Now let us see how has the balance sheet changed between 2003 and 2007.
Considering the assets side first, the net fixed assets grew at a CAGR of 10% mainly on account of capital expenditure incurred towards enhancement of capacities. It should be borne in mind that the company's saleable steel capacity grew nearly 50% during this period. The investments grew at a CAGR of 50.4%, which can be attributed to increased investments in subsidiaries. The working capital grew at CAGR of 71%. However, if we exclude cash, then it has decreased by 1% CAGR, turning the company into a huge cash generating machine.
On the liabilities side, the debt grew at a CAGR of 22.9%, which was mainly due to foreign currency syndicate loans of US $1.65 bn drawn for Corus acquisition. The net worth of the company grew at a CAGR of 44.5% from Rs 31 bn in 2003 to Rs 138 bn in 2007.The debt equity ratio reduced from 1.3 in 2003 to 0.7 in 2007. All of this can be owed to higher profits realized during this period.

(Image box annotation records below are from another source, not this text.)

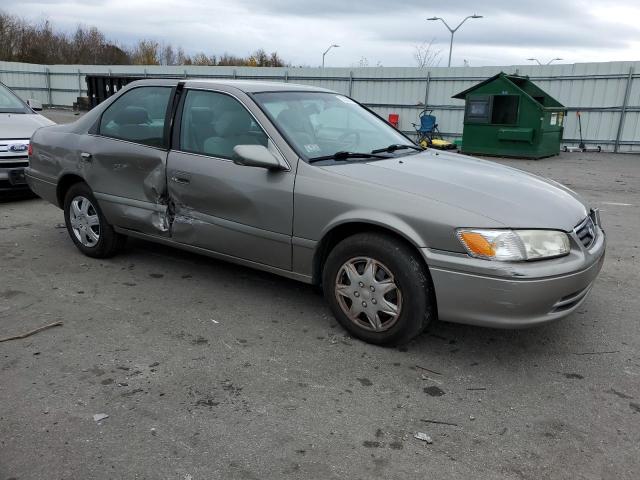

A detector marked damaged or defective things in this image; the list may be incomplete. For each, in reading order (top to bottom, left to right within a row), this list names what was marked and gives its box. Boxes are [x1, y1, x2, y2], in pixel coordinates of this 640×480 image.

damaged gray sedan [25, 79, 604, 344]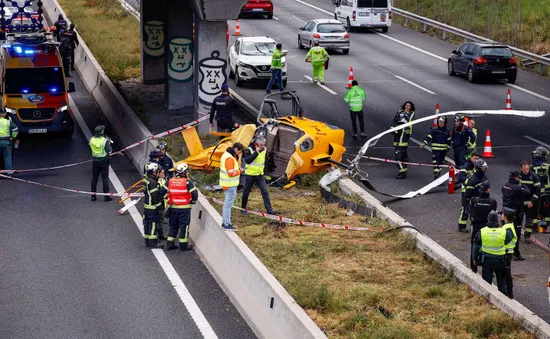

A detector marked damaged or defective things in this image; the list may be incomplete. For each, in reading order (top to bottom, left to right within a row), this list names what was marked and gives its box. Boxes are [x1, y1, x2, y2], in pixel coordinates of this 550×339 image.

crashed yellow helicopter [177, 90, 348, 189]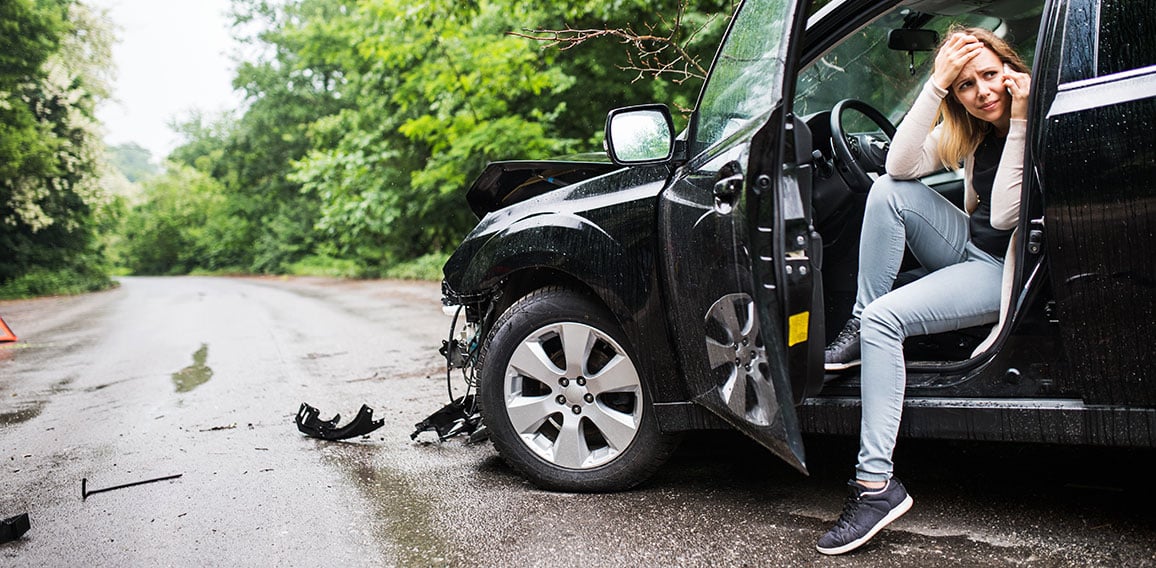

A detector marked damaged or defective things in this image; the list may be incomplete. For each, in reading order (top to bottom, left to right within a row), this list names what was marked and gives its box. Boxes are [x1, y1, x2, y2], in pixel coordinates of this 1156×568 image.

broken car debris [294, 402, 384, 442]
damaged black car [436, 0, 1144, 490]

To conclude, when all the other peers in the domestic market where strengthening their balance sheet, Tata Steel with its already strong balance sheet went a step ahead of them and started acquiring companies in domestic as well as international markets. By putting the gargantuan cash it generated during the four year period under consideration and leveraging its balance sheet, it entered the record books of not only the Indian steel industry but also the world steel industry and became a truly transnational company in this era of globalization.